• EXERCISE INSTRUCTIONS
When scanning the data, count every line with "burst" in it, and report only the resulting number.

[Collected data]
=== Section Start ===

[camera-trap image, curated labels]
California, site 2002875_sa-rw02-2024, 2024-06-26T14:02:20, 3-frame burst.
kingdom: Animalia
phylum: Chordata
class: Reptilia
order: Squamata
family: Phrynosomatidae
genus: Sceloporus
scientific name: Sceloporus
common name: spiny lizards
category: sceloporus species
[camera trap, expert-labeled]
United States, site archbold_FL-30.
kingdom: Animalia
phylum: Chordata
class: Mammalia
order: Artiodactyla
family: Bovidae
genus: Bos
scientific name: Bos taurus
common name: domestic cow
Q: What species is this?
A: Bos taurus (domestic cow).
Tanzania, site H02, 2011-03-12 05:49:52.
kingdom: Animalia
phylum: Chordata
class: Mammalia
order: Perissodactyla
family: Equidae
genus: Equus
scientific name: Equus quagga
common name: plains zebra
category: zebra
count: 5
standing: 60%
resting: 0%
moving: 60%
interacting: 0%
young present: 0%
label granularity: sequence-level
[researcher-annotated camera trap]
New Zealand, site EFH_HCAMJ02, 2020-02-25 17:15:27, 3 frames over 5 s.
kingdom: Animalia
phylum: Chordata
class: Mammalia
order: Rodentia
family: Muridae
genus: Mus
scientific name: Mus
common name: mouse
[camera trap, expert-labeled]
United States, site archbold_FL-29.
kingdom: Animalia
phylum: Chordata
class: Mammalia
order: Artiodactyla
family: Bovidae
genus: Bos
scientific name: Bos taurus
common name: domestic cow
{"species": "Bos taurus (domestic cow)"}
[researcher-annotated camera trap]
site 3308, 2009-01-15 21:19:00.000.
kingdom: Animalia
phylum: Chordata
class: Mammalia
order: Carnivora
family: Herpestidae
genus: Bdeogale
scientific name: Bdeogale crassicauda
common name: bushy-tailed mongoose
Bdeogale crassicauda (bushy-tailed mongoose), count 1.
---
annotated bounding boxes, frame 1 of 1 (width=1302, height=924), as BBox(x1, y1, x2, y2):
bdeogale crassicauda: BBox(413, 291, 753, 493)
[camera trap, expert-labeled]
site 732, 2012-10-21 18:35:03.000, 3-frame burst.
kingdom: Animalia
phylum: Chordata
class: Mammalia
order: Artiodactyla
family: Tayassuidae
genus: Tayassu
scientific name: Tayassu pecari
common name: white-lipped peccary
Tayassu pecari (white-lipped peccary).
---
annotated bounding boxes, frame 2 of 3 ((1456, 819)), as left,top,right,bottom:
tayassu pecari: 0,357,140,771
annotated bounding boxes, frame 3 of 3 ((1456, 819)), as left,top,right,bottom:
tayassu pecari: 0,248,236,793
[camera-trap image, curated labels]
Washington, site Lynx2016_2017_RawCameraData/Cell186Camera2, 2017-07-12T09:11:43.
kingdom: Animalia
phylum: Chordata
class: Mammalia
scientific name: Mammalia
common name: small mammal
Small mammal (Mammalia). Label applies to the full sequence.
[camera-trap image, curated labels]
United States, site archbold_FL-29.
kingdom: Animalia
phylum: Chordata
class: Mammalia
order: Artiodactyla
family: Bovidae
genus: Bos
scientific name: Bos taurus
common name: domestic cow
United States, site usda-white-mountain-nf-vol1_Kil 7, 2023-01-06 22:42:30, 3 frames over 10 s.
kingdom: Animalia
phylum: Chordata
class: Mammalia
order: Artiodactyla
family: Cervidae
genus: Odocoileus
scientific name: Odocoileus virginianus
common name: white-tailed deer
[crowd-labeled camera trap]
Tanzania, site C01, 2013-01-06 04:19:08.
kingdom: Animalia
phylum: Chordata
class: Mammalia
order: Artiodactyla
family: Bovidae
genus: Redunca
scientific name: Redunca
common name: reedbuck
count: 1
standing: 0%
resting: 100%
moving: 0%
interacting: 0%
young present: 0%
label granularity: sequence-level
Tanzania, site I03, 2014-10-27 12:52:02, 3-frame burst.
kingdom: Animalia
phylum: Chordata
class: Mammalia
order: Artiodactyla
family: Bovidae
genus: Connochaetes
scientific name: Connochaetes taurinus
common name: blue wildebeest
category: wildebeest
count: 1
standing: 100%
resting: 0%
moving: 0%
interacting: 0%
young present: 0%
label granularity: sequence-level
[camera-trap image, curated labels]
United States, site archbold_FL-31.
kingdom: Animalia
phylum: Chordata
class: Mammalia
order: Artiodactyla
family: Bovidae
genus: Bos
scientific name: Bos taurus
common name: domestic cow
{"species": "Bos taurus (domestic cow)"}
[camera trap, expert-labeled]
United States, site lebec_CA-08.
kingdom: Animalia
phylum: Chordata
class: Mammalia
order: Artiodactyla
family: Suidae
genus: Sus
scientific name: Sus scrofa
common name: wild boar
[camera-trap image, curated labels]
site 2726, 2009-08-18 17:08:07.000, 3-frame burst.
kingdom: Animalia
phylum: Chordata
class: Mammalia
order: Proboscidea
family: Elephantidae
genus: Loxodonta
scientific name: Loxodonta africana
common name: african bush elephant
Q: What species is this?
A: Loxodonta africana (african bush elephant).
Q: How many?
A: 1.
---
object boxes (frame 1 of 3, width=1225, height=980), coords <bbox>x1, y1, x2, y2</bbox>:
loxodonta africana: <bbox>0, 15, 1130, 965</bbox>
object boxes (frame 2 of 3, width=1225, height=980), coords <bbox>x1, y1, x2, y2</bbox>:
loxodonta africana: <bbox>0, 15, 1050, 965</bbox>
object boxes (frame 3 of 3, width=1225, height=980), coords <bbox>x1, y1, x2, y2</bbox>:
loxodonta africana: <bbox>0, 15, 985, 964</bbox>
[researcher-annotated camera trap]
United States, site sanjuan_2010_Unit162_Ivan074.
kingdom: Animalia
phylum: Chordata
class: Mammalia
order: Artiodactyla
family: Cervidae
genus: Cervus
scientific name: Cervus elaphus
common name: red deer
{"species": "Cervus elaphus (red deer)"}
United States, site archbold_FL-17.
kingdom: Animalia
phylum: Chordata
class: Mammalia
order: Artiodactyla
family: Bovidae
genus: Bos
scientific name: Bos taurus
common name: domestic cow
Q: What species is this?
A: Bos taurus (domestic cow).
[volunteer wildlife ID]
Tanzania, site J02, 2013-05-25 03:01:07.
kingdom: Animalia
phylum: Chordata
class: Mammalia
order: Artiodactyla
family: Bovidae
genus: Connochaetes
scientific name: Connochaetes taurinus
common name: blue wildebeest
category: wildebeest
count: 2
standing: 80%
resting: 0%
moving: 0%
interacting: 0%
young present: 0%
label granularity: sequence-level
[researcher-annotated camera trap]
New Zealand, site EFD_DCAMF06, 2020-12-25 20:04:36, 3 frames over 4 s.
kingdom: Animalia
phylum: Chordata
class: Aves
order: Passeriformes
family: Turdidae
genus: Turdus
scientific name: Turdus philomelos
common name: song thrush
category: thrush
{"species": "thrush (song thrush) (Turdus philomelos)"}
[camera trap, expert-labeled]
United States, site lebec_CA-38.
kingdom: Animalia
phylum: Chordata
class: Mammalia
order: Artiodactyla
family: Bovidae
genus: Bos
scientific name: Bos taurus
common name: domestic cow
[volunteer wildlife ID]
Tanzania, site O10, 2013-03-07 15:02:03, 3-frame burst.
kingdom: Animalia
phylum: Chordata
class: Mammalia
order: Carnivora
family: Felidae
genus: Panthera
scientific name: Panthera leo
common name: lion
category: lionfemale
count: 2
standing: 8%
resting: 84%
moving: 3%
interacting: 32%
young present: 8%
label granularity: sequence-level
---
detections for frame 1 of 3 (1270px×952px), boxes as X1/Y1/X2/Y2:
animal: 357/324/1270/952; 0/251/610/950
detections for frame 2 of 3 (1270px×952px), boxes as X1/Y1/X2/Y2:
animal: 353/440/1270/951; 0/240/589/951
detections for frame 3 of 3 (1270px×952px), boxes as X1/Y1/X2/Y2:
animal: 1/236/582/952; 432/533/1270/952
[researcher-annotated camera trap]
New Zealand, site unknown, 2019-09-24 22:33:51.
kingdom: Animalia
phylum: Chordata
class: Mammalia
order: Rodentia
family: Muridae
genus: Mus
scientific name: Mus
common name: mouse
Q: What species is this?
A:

=== Section End ===

• EXERCISE OUTPUT
5